Extracted material ::
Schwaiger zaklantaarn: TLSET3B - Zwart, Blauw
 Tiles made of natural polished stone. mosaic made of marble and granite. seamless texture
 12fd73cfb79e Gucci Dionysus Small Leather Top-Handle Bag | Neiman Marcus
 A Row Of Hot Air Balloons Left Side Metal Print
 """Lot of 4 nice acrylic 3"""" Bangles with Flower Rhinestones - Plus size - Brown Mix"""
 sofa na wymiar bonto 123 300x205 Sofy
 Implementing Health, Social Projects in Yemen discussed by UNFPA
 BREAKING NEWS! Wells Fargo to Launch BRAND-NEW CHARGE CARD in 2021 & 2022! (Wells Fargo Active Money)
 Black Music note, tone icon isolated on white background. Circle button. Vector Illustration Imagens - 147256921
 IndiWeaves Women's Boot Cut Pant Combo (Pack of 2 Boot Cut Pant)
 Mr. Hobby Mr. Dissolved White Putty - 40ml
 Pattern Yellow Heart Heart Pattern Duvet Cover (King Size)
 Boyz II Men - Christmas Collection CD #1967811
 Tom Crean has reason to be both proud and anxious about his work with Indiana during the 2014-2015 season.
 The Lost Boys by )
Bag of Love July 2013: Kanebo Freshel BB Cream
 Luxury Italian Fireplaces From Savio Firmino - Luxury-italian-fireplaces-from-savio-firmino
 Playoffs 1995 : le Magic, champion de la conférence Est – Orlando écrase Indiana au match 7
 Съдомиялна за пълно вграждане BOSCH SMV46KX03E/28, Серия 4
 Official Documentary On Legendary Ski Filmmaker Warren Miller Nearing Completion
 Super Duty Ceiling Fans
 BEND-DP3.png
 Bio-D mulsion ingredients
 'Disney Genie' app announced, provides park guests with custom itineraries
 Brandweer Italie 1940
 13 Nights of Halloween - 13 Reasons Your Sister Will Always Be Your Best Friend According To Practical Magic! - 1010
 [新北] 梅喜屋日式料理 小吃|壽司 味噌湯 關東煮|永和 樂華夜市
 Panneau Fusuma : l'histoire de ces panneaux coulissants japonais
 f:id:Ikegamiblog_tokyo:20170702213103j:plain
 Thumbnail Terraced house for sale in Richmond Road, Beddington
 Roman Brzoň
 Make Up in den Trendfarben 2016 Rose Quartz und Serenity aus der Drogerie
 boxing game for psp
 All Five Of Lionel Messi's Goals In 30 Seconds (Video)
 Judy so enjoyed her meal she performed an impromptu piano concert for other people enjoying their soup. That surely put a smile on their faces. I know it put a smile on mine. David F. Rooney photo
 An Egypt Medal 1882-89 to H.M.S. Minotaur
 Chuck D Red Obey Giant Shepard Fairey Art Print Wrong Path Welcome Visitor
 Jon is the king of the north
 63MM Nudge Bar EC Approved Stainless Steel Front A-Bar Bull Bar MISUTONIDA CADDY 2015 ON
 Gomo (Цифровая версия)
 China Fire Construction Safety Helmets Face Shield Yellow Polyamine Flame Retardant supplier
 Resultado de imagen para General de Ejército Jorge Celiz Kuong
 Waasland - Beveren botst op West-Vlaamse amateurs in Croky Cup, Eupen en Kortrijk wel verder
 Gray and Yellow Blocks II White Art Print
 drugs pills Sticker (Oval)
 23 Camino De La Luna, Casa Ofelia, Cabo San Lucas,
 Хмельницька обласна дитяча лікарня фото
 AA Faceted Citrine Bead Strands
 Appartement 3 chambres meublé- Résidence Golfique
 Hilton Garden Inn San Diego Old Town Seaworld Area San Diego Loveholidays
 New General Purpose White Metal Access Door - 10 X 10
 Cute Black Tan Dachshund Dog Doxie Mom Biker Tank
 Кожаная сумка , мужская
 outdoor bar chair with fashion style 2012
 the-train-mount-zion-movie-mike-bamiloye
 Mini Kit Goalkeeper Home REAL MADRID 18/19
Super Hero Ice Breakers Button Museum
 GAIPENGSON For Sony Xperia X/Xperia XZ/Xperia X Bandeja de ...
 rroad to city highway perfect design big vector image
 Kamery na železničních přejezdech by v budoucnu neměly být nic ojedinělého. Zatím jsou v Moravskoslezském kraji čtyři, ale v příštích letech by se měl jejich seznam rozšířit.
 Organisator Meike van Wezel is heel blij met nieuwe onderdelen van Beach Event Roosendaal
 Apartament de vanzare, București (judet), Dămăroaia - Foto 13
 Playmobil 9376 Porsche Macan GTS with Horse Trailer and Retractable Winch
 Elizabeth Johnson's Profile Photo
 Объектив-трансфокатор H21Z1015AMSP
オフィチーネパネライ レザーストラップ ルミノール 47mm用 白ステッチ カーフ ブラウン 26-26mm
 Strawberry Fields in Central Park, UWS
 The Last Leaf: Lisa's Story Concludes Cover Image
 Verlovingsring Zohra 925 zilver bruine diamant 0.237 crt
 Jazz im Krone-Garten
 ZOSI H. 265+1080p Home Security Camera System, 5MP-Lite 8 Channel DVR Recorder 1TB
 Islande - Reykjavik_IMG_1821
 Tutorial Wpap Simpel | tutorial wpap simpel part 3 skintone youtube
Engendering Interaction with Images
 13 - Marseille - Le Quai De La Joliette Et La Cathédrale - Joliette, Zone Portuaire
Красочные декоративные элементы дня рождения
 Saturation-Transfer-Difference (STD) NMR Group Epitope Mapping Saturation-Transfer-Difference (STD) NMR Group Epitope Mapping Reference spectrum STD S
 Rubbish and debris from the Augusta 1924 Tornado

Exercise objective ::
How many of the lines above include the string "Super"? Answer with the number only.

Answer below ::
2